Est-il surprenant
que les relations entre le parquet, les magistrats en général, et les avocats
soient conflictuelles ? Pour une énième fois, les robes noires ont manifesté,
mardi 6 juin, leur colère contre les « humiliations répétées » contre la
profession. Cette fois-ci, la cause ne figure pas sur le registre de l'incident
d'audience, généralement à l'origine des mouvements de protestation des
avocats, car c'est la mise en fourrière du véhicule d'un avocat sur appui d'un
procureur qui a déclenché la protesta mardi dernier, mais cela pose un
véritable problème relationnel qu'il s'agit de gérer et entretenir dans le
temps. En tout cas, c'est la crédibilité de la justice qui est dans la balance.
Pour le justiciable, ces conflits entre avocats et magistrats ne plaident en
rien pour une justice sereine. C'est même très inquiétant de voir et d'entendre
des avocats reconnaître publiquement qu'ils sont objet d'humiliation de la part
des magistrats. Que peut dire ou faire, alors, le citoyen justiciable si sa
défense, censée plaider ses intérêts, n'est même pas en mesure de sauvegarder
son honneur ? C'est d'une gravité telle que cela appelle tous les responsables,
en premier lieu le premier magistrat du pays, à se pencher sur cette relation
qui n'a jamais été beau fixe d'une manière générale. L'avocat n'est pas
au-dessus des lois, ni le magistrat, ni le citoyen. La balance paraît bien
équilibrée dans cette considération si simple en apparence, mais pas très
abordable dans la pratique. Le fonctionnement de la justice implique l'engagement
de plusieurs parties qui ne naviguent pas toutes dans le même sens. Car, il y a
toujours une confrontation des intérêts conflictuels dans la recherche de la
vérité. Est-ce pour autant une raison pour que les parties engagées dans le
processus judiciaire se considèrent comme des ennemis jurés ou que le magistrat
en arrive à rabaisser l'importance du rôle de la défense d'un accusé, ou tout
autre auxiliaire, dans la machine judiciaire ? C'est une réalité qu'on ne
devrait pas taire, dans les confidences des avocats, ces derniers affirment
qu'ils font figure de piètre accessoire dans l'édifice judiciaire ! Est-ce par
injonction de la tutelle qu'on verrait des magistrats mieux disposés à
respecter la défense et cette dernière plus attachée au respect des procédures
et de la loi en faisant fonctionner avec rigueur les conseils de disciplines au
sein des barreaux (l'avocat étant disciplinairement dépendant du bâtonnat) ?

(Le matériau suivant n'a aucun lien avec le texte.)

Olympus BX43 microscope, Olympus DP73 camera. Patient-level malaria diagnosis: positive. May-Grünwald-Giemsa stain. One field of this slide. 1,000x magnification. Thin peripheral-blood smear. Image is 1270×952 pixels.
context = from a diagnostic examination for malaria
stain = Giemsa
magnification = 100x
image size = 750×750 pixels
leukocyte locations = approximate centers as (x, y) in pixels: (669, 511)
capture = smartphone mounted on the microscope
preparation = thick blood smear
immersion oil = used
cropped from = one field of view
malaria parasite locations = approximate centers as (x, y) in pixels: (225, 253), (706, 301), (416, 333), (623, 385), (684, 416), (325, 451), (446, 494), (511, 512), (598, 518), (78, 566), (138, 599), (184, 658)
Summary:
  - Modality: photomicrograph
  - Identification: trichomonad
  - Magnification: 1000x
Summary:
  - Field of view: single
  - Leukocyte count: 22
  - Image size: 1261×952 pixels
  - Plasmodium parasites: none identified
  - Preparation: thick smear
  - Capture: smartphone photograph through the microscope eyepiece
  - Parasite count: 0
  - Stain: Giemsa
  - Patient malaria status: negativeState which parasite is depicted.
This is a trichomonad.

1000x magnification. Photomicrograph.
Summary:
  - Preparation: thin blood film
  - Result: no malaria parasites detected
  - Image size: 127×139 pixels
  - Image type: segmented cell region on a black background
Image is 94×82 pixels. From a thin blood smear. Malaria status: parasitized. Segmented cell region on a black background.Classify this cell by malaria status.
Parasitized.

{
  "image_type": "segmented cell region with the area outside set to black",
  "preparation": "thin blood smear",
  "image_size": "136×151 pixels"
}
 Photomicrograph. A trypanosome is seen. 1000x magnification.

Rien n'est facile pour faire bâtir des relations professionnelles respectueuses
dans cet ordre où les uns et les autres sont des accréditeurs de la justice, en
même temps qu'ils lui sont assujettis. Sans jeter l'opprobre sur une partie ou
une autre, notons qu'il y a un manque flagrant de dialogue entre ces parties.
La relation entre magistrats et avocats doit être codifiée, dans le cadre de
l'éthique et de la loi au-dessus de tous, mais seul le dialogue régulier et
objectif entre eux, du fait des mutations des magistrats et des changements au
sein des barreaux selon les délais de mandats qui fait qu'on se retrouve assez
souvent dans des environnements nouveaux, pourrait aplanir les difficultés et
les inimitiés. Le recours à la grève serait dans ce cadre très éloigné du champ judiciaire.